Hosted by Professor Beth Noveck, Director of the GovLab in the U.S, and Caroline Paulick-Thiel, Director of Politics for Tomorrow in Germany, the online conference brought together the following participants:

  1. Antonio Claret, ENAP, BR
  2. Beth Simone Noveck, The Govlab, US
  3. Caroline Paulick-Thiel, Politics for Tomorrow, DE
  4. Cat Drew, USCreates, UK
  5. Eckhard Stoermer, EU Policy Lab, JRC, BE
  6. Eran Raviv, Ministry of Social Equality, IL
  7. Inbar Almagor, The Institute for Leadership and Governance, IL
  8. Jackie Stenson, Unleash, DK
  9. Jonatan Beun, Coordinator of the National Direction of Public Innovation at the Ministry of Modernization of Argentina, AR
  10. Julie Munk, Social Innovation Exchange, UK
  11. Mark Hallerberg, Hertie School of Governance, DE
  12. Nicolás Rebolledo, Royal College of Art, UK
  13. Oliver Rack, OGN Germany, City of Heidelberg, Metropolregion Rhine-Neckar, DE
  14. Roland Persaud, Government Innovation, Bloomberg Philanthropies, US
  15. Sabine Junginger, Competence Centre for Design and Management, CH
  16. Verena Kontschieder, World Economic Forum, CH

The participants comprised leaders and innovators who are all currently working on teaching those in the public sector to innovate on a city-level, national, or global scale. They all employ a range of methods including, but not limited to: human-centered design, predictive analytics, ethnographic research, experimentation, foresight, agile technology or behavioral economics. As part of their approach, these experts are also involved in researching methodologies on innovation, identifying transformation competencies and promoting related skills.

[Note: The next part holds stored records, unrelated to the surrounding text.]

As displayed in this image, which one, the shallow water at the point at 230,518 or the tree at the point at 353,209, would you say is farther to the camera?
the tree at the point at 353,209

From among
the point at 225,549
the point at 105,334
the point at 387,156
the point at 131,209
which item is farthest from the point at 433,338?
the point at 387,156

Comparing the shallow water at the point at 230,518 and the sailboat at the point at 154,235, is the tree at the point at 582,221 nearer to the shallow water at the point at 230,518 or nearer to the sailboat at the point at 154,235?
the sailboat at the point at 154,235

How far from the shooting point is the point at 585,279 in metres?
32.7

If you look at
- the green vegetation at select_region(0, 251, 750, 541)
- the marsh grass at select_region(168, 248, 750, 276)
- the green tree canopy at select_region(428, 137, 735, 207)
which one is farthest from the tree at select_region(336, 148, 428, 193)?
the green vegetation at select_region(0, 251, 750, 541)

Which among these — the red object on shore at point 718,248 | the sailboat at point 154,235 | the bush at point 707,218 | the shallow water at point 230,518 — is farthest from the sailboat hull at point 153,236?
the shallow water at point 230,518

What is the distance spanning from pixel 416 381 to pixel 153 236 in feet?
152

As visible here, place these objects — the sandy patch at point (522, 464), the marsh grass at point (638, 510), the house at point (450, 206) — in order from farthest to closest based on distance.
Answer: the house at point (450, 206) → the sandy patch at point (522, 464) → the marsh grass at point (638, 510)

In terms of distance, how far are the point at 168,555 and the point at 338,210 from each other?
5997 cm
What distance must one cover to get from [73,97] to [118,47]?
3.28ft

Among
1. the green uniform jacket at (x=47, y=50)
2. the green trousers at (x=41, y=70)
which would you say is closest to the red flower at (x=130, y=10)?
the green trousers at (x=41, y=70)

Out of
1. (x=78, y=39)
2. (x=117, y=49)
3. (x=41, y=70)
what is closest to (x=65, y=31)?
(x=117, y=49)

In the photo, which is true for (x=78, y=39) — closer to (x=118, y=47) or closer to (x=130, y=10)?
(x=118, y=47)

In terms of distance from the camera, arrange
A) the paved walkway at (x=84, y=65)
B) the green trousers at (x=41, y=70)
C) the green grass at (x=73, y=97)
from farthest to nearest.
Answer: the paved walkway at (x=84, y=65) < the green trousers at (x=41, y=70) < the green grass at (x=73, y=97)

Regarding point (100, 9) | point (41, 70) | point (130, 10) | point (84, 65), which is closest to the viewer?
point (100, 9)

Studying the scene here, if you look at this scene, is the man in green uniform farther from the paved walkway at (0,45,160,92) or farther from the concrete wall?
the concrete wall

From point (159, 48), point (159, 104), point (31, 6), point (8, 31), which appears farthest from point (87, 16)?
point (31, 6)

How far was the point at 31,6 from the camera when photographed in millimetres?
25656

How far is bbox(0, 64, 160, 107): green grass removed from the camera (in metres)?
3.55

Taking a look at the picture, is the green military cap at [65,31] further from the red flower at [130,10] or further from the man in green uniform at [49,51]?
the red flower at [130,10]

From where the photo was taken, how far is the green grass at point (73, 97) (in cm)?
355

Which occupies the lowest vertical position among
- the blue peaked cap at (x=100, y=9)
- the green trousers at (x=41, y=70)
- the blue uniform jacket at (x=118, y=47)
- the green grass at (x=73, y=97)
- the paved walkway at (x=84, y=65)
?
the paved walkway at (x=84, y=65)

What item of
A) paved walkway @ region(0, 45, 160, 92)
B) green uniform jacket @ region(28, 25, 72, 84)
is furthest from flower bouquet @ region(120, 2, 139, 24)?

Participants agreed that it is crucial to improve the content and quality of programs that teach public servants to be innovators, especially such skills as human-centered design, as innovation spreads to all working levels within political-administrative organizations. Furthermore, measuring the impact of training on the ability to solve problems more effectively is key. This is especially important in relatively new fields such as public service design, where the conditions for measuring impact differ from those in the private sector and little research capacity is designated to evaluating its mid- and long-term consequences.

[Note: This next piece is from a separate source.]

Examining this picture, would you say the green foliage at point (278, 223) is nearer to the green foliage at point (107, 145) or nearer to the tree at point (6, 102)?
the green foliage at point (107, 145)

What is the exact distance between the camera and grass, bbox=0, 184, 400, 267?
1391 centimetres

Another key takeaway from the discussion was considering the need for co-creative strategies to be added to the pre-existing curriculum of design, public policy, political science or law courses. There was also the suggestion of building public interest design competencies in dedicated programs to encourage more young people and students to become involved. Besides those in secondary education, it is important to get ordinary citizens to participate in public problem solving. This would enable a range of contributions from people with diverse backgrounds in different disciplines and greatly add to the conversation.
Moving forward, the dialogue will continue with an eye toward bringing more and more diverse people using differing approaches into the discussion for peer to peer learning and support. The next topics to be considered are how to set milestones to measure  progress during public problem solving processes, as well as identifying the incentives needed in order to motivate more citizens, governments, and institutions to participate in impact-oriented public innovation and the design field in general.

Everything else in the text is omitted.